The fixmate -m and markdup either side of sort avoids needing an additional sorting or collation stage in duplicate marking. It gathers data about multiple alignments from the same template in the first stage, adds them to aux tags, does the sorting, and then uses those aux tags written earlier for the duplicate marking algorithm. This is therefore substantially quicker than most implementations and avoids needless temporary files and re-sorting stages. Note due to the crunch point of sort, it's unlikely the 8 threads I specified for markdup writing out of BAM will run concurrently with the 8 threads given to sort.

Then in bcftools land, something like (also untested):

bcftools mpileup -Ou -f $HREF38 dat.bam | \
    bcftools call -Ou -vm - | \
    bcftools norm -f $HREF38 -Oz -o dat.vcf.gz -

I may have got some options wrong there, like what needs "-" for stdin / stdout, but that's the basic gist of it. You can tweak it further, eg adding more threads to things that will benefit (sort mainly and the final BAM output) or more memory to sort, but remember it's bizarre and is the memory per-thread.

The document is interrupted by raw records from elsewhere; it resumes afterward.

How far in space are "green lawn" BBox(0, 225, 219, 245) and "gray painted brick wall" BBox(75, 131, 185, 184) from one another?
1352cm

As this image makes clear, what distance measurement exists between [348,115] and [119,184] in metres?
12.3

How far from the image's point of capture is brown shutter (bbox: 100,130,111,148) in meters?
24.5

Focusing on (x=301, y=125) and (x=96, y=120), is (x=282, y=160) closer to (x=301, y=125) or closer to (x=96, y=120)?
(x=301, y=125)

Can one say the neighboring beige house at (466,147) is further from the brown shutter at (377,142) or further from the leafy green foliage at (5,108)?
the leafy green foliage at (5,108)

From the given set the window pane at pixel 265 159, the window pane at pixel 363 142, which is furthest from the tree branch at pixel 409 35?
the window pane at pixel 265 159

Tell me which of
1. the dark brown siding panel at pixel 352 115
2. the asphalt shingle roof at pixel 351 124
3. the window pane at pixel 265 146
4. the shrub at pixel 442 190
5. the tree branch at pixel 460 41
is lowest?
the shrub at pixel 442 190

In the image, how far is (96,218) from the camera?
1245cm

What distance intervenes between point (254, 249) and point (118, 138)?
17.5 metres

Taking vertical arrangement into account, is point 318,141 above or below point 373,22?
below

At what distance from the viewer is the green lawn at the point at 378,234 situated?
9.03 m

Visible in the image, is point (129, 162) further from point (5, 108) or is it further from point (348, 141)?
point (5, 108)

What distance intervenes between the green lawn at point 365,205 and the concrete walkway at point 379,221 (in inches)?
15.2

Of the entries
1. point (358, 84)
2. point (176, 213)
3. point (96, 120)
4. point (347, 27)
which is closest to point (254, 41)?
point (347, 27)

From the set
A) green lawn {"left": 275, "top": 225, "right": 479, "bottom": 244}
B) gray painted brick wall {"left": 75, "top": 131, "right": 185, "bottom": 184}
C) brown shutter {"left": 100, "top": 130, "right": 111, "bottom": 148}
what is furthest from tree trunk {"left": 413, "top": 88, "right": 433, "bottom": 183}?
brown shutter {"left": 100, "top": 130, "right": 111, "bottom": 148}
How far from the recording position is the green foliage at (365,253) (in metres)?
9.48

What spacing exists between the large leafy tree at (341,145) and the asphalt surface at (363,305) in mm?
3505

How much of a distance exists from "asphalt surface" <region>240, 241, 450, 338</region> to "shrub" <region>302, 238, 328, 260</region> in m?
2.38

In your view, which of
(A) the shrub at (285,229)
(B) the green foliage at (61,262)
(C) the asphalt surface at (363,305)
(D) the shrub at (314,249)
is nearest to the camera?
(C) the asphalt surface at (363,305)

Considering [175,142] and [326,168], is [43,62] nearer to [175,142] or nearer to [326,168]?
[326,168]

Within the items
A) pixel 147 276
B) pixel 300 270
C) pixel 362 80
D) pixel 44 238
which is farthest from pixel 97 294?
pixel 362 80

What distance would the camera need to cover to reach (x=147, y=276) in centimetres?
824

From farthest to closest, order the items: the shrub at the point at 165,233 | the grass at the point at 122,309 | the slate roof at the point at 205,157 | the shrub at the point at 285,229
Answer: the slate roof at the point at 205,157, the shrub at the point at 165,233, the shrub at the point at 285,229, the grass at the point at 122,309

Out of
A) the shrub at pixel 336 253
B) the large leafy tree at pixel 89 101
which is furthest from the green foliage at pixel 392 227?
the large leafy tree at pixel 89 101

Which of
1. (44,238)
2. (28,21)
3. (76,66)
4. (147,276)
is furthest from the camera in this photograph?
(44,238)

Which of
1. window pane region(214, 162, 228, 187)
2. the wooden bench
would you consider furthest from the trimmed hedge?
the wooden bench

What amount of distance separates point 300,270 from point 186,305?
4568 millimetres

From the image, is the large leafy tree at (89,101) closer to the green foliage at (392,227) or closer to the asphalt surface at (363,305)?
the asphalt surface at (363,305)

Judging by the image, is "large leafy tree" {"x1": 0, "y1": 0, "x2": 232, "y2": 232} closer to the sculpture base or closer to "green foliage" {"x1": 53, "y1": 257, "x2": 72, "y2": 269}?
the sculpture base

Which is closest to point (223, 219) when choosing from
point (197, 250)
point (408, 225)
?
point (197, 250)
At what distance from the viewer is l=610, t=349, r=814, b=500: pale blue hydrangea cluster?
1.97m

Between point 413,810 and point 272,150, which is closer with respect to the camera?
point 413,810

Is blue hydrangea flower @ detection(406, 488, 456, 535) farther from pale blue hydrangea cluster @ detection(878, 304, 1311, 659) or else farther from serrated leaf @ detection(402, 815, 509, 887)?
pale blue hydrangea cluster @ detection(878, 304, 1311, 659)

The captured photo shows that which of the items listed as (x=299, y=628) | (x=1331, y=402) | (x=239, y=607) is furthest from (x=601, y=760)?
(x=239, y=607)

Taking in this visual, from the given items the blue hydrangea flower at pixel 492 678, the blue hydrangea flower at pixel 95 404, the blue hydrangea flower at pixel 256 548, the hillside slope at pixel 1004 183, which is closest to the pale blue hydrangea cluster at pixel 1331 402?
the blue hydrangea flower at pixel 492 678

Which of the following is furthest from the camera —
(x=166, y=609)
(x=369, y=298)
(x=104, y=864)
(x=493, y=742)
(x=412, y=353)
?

Edit: also in older versions of samtools not all commands had a -u option for uncompressed output. If you hit that problem, you can do the laborious -O bam,level=0 alternative.

ADD REPLY • link 2.7 years ago by jkbonfield ★ 1.3k

score 0 · Answer 2 · 2022-03-17

What you want to do is to create a pipeline. There are various tools for creating pipelines, like snakemake or nextflow. Shell command pipelines are unwieldy in my experience and since all the tools you mentioned are accessed via shell commands (bash, or what have you), I can recommend snakemake.

You can check how to install it here. Snakemake is smart, and you can include temp brackets around the output or your input files - you can see that here under Temporary files.

EDIT: Just adding on to what Pierre said, snakemake executes rules according to connections of input and output files specified in rules. For example, if input of rule 1 is the output of rule 2, rule 2 will be executed before rule 1. But if you have a rule 3 somewhere in your snakefile that doesn't contribute to workflow in any way, it won't be executed. Snakemake usually takes the first rule you defined, and sees what input of that rule is, and what rules are all needed to be executed to get the first rule you defined. So you put the thing you get the last at the very top of your snakefile.

If you need help with snakemake, you can DM anytime.